| What you should do |
What is the number of lines below that contain the string "function"? Give it and nothing else.

******************************

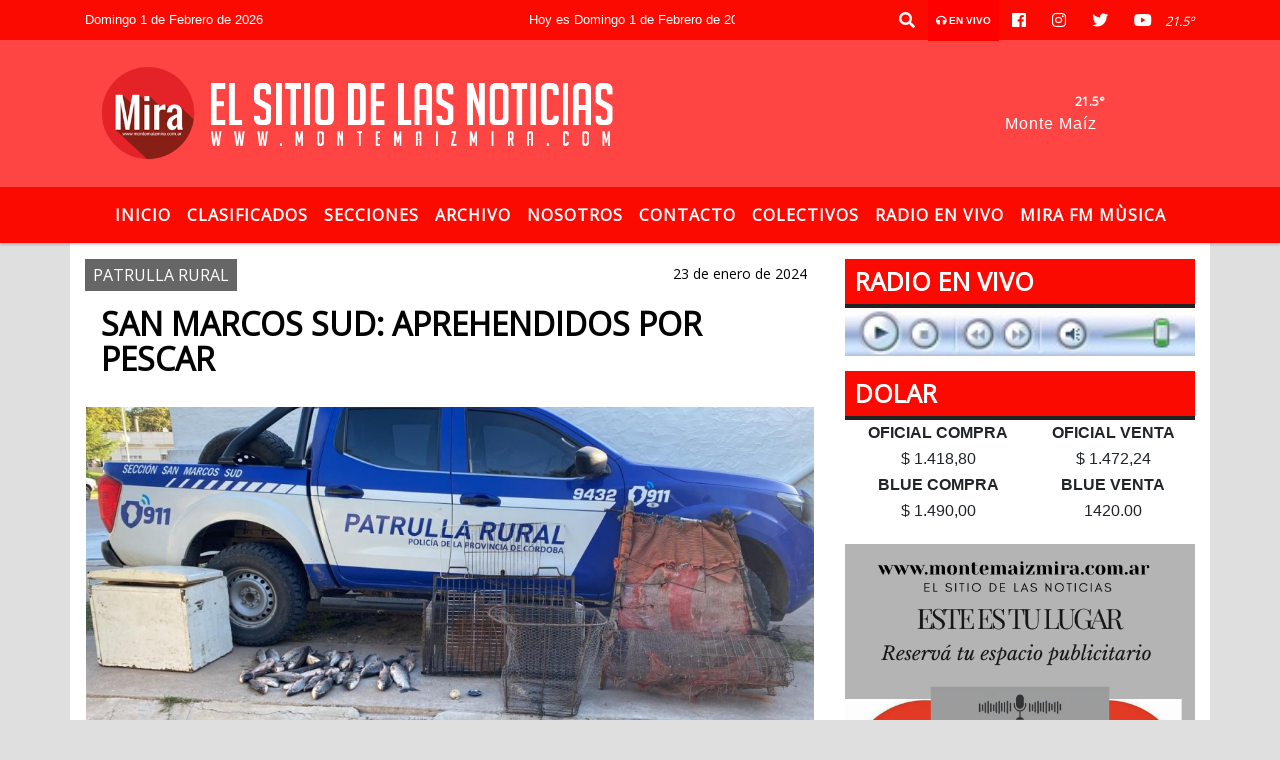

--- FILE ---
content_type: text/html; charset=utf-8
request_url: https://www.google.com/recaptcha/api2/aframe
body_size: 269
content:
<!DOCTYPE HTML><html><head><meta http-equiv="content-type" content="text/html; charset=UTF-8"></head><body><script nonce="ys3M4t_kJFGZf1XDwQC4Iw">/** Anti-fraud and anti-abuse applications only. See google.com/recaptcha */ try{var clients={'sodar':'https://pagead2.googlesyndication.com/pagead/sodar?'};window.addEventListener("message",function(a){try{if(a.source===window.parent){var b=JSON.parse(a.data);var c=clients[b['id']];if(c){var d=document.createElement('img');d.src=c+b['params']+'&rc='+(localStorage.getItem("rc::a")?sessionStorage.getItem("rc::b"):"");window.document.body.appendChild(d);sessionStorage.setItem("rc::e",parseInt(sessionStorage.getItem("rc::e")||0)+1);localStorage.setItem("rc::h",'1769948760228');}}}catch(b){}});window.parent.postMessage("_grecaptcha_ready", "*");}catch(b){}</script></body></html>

******************************

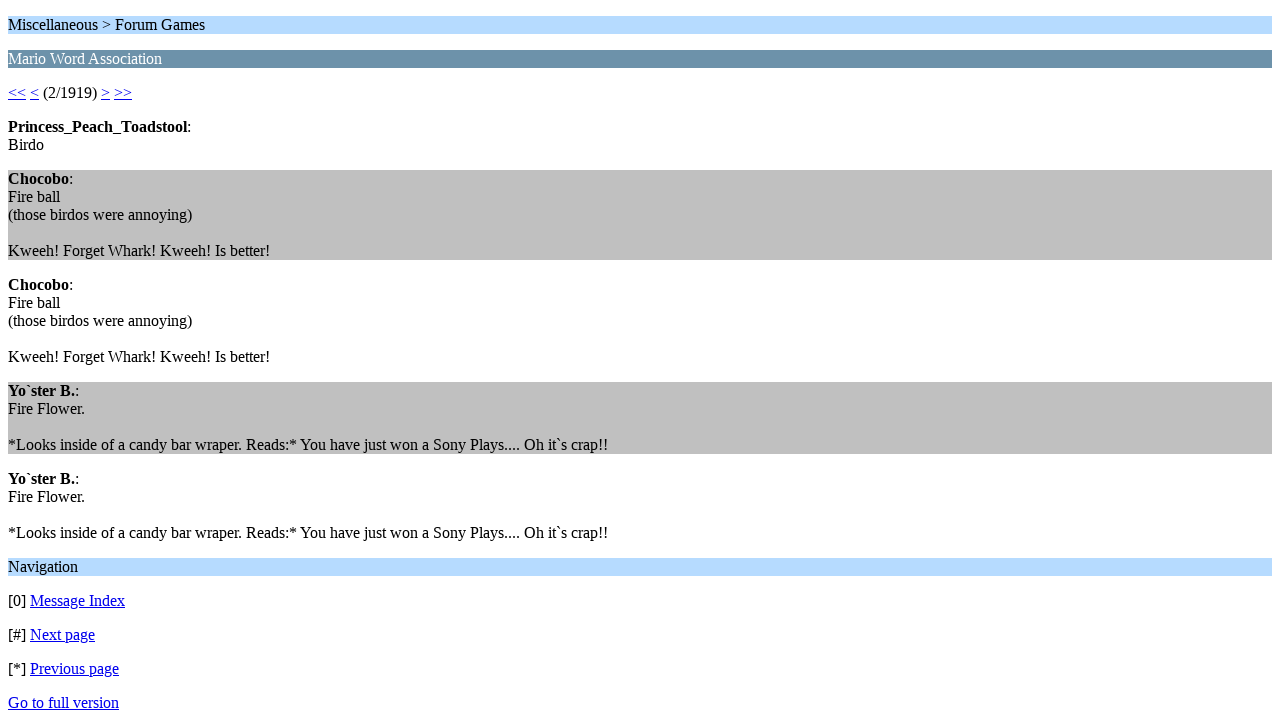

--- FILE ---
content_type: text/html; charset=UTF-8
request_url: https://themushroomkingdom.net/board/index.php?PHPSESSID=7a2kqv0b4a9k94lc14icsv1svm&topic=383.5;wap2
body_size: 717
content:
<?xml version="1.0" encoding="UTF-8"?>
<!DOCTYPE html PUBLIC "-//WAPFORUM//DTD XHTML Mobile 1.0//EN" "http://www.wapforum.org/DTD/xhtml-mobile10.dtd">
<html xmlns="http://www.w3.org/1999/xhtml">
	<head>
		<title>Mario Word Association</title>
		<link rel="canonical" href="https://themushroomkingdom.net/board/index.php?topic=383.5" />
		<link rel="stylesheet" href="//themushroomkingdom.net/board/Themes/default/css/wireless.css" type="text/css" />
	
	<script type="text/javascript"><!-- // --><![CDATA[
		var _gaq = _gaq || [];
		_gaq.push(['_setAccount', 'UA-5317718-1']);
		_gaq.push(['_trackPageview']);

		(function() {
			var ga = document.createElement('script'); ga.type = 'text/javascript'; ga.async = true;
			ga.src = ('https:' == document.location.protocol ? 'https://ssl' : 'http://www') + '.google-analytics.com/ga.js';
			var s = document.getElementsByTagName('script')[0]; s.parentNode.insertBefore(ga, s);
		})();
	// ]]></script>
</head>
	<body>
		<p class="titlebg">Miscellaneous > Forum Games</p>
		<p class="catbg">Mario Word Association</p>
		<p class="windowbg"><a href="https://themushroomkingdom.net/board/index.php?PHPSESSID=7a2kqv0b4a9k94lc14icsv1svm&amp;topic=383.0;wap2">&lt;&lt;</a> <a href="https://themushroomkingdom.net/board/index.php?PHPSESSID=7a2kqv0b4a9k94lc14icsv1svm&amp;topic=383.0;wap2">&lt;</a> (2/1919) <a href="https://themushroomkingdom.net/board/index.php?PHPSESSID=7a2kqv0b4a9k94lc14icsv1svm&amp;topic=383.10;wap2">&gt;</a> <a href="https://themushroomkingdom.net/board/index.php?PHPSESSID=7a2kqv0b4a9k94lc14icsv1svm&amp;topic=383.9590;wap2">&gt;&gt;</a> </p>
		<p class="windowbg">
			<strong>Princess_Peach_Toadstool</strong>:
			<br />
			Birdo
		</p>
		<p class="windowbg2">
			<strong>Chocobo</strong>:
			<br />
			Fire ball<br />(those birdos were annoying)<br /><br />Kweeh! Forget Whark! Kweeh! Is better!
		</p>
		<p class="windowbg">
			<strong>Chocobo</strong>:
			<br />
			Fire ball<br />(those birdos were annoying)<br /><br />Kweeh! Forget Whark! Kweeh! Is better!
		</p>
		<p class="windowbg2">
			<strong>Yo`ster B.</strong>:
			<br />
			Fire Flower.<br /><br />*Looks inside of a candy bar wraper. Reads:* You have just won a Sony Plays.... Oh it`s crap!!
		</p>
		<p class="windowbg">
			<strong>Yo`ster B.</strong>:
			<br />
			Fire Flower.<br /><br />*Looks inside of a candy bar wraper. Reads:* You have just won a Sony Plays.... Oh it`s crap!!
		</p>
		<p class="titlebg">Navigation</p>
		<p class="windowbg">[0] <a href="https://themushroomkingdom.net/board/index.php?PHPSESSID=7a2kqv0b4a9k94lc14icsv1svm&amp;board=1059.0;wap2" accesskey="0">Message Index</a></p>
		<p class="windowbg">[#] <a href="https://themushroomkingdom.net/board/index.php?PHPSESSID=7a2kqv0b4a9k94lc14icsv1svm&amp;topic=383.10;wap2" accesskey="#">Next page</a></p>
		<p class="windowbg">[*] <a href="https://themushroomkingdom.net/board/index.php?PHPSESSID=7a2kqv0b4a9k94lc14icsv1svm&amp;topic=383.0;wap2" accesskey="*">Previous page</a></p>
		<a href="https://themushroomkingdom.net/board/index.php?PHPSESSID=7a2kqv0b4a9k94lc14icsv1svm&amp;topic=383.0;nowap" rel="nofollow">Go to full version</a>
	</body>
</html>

******************************

| Your solution |
2